Start of DOCUMENT
It’s condition is great. The pages seem unread while the cover has slight west. It doesn’t seem like it’s been read since the pages and binding have that new book tightness; and the pages/binding haven’t been pressed down to read. The cover has slight wear at the corners and edges.


Per Wikipedia: ‘… is an unfinished satirical dark comedy novel by Czech writer Jaroslav Hašek, published in 1921–1923, about a good-humored, simple-minded, middle-aged man who appears to be enthusiastic to serve Austria-Hungary in World War I.’ ‘It is the most translated novel of Czech literature (58 languages in 2013).’

‘A number of literary critics consider The Good Soldier Švejk to be one of the first anti-war novels, predating Erich Maria Remarque's All Quiet on the Western Front. Joseph Heller said that if he had not read The Good Soldier Švejk, he would never have written his novel Catch-22.
End of DOCUMENT
Start of DATA FOR THE TASK
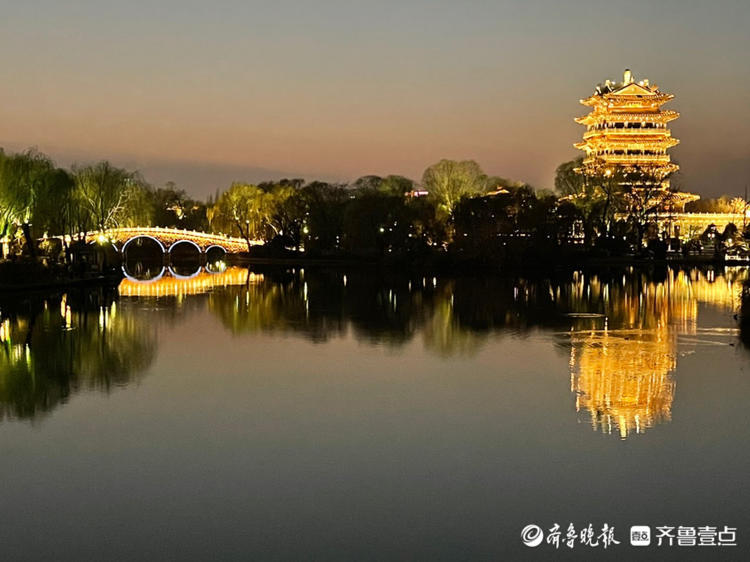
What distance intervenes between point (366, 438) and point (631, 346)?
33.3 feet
End of DATA FOR THE TASK
Start of DATA FOR THE TASK
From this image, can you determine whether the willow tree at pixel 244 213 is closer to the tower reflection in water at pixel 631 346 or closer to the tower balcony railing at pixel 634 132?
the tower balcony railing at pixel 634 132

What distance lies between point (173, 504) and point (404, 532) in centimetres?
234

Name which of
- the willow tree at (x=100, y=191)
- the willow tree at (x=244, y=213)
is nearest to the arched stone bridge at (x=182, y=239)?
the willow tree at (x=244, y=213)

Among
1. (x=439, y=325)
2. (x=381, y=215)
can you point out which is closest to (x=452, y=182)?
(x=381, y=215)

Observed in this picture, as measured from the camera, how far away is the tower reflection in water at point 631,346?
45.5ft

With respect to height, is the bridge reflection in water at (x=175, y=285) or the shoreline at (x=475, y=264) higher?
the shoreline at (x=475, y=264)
End of DATA FOR THE TASK
Start of DATA FOR THE TASK
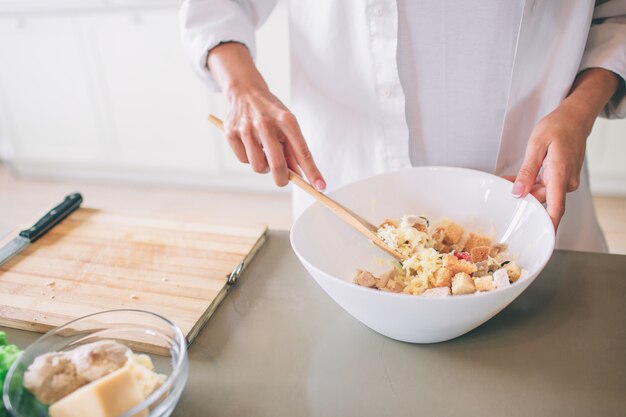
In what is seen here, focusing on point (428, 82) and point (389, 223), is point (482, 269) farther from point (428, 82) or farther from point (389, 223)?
End of DATA FOR THE TASK
§ **YOUR TASKS**
• a. Could you show every line in the records that contains the word "which", treating uppercase and lowercase as different?
• b. Would you continue the piece on The Good Soldier Švejk from its last sentence onward?

§ **OUTPUTS IN ORDER**
• a.
Name which of
can you point out which is closest to (x=452, y=182)?

• b.
Many of the situations and characters seem to have been inspired, at least in part, by Hašek's service in the 91st Infantry Regiment of the Austro-Hungarian Army. The novel also deals with broader anti-war themes: essentially a series of absurdly comic episodes, it explores the pointlessness and futility of conflict in general and of military discipline, Austrian military discipline in particular. Many of its characters, especially the Czechs, are participating in a conflict they do not understand on behalf of an empire to which they have no loyalty.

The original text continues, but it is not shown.